Via de ‘Ginnekenpoort’ kwam je buiten de muren van Breda. Dat was eeuwenlang oorlogsgebied.



1. In vorige eeuwen was Breda omringd met vestingwerken en was niet veel groter dan [nu] eng binnen de singels.
Vóór 1870 was Breda nog omgeven door vestingwerken. De oppervlakte van de stad was toen niet groter dan je nu als eng binnen de singels zou kunnen aanduiden. De vestingwerken hebben door de eeuwen heen voor Breda veel vijanden tegengehouden. Tal van keren is Breda belegerd en probeerde men haar verzet te breken door aanvallen of uithongering. Het mag duidelijk zijn dat ook Ginneken nauw bij dergelijke ontwikkelingen betrokken werd.

· · · · ·

» Gegeven opdracht 1
Schrijf uit het fragment over Breda letterlijk het deel over, beginnend bij "Vóór 1870 was" en eindigend bij "ontwikkelingen betrokken werd.".
Het fragment en de items komen uit verschillende bronnen.

· · · · ·

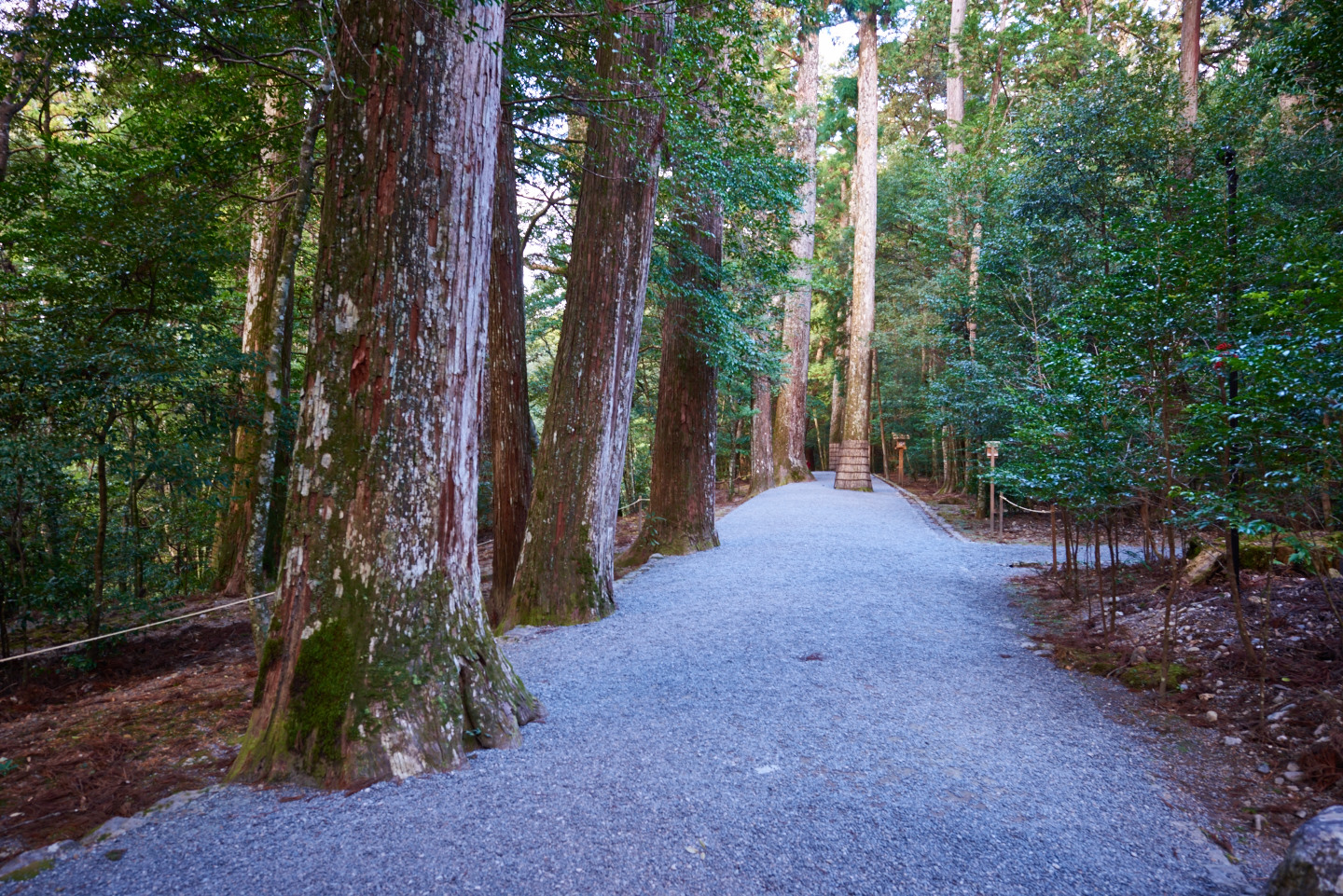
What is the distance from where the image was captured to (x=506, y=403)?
6.87 metres

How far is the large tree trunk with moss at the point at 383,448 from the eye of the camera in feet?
8.91

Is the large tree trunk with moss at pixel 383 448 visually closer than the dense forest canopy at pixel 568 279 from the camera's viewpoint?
Yes

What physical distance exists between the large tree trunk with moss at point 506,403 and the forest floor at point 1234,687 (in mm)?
4775

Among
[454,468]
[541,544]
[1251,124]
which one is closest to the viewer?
[454,468]

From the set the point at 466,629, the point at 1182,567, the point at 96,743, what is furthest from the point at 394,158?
the point at 1182,567

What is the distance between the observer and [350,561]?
2783mm

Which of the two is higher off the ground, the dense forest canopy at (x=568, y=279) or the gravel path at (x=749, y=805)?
the dense forest canopy at (x=568, y=279)

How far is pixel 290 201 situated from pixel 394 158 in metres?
4.28

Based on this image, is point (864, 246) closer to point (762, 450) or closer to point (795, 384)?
point (795, 384)

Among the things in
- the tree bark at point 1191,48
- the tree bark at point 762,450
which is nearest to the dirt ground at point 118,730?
the tree bark at point 762,450

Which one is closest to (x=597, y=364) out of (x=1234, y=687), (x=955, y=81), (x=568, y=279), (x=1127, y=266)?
(x=568, y=279)

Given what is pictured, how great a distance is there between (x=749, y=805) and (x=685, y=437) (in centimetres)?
700

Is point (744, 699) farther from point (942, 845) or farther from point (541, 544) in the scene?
point (541, 544)

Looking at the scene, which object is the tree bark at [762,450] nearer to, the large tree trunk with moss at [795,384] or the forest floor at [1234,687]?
the large tree trunk with moss at [795,384]
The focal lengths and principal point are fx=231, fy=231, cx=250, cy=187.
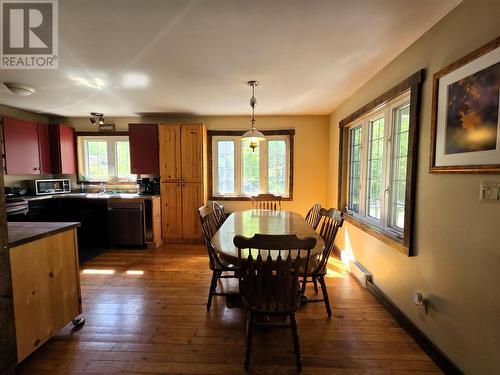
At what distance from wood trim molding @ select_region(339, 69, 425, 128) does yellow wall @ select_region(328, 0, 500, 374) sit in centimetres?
6

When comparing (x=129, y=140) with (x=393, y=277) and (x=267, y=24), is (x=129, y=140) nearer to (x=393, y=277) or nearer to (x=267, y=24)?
(x=267, y=24)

· · · · ·

» Gegeven opdracht 2
Herhaal de items woord voor woord, beginnend bij de regel met "Which one is closest to (x=597, y=364)" en eindigend met het einde van de items, beide inbegrepen. Laat de afbeeldingen weg.

» Volledig antwoord 1
Vóór 1870 was Breda nog omgeven door vestingwerken. De oppervlakte van de stad was toen niet groter dan je nu als eng binnen de singels zou kunnen aanduiden. De vestingwerken hebben door de eeuwen heen voor Breda veel vijanden tegengehouden. Tal van keren is Breda belegerd en probeerde men haar verzet te breken door aanvallen of uithongering. Het mag duidelijk zijn dat ook Ginneken nauw bij dergelijke ontwikkelingen betrokken werd.

» Volledig antwoord 2
Which one is closest to (x=597, y=364) out of (x=1234, y=687), (x=955, y=81), (x=568, y=279), (x=1127, y=266)?
(x=568, y=279)

Given what is pictured, how great a distance is there between (x=749, y=805) and (x=685, y=437) (in centimetres)?
700

Is point (744, 699) farther from point (942, 845) or farther from point (541, 544) in the scene?
point (541, 544)

Looking at the scene, which object is the tree bark at [762,450] nearer to, the large tree trunk with moss at [795,384] or the forest floor at [1234,687]?
the large tree trunk with moss at [795,384]
The focal lengths and principal point are fx=231, fy=231, cx=250, cy=187.
At what distance from wood trim molding @ select_region(339, 69, 425, 128) does yellow wall @ select_region(328, 0, 500, 374) sit in centimetres?
6

When comparing (x=129, y=140) with (x=393, y=277) and (x=267, y=24), is (x=129, y=140) nearer to (x=393, y=277) or nearer to (x=267, y=24)?
(x=267, y=24)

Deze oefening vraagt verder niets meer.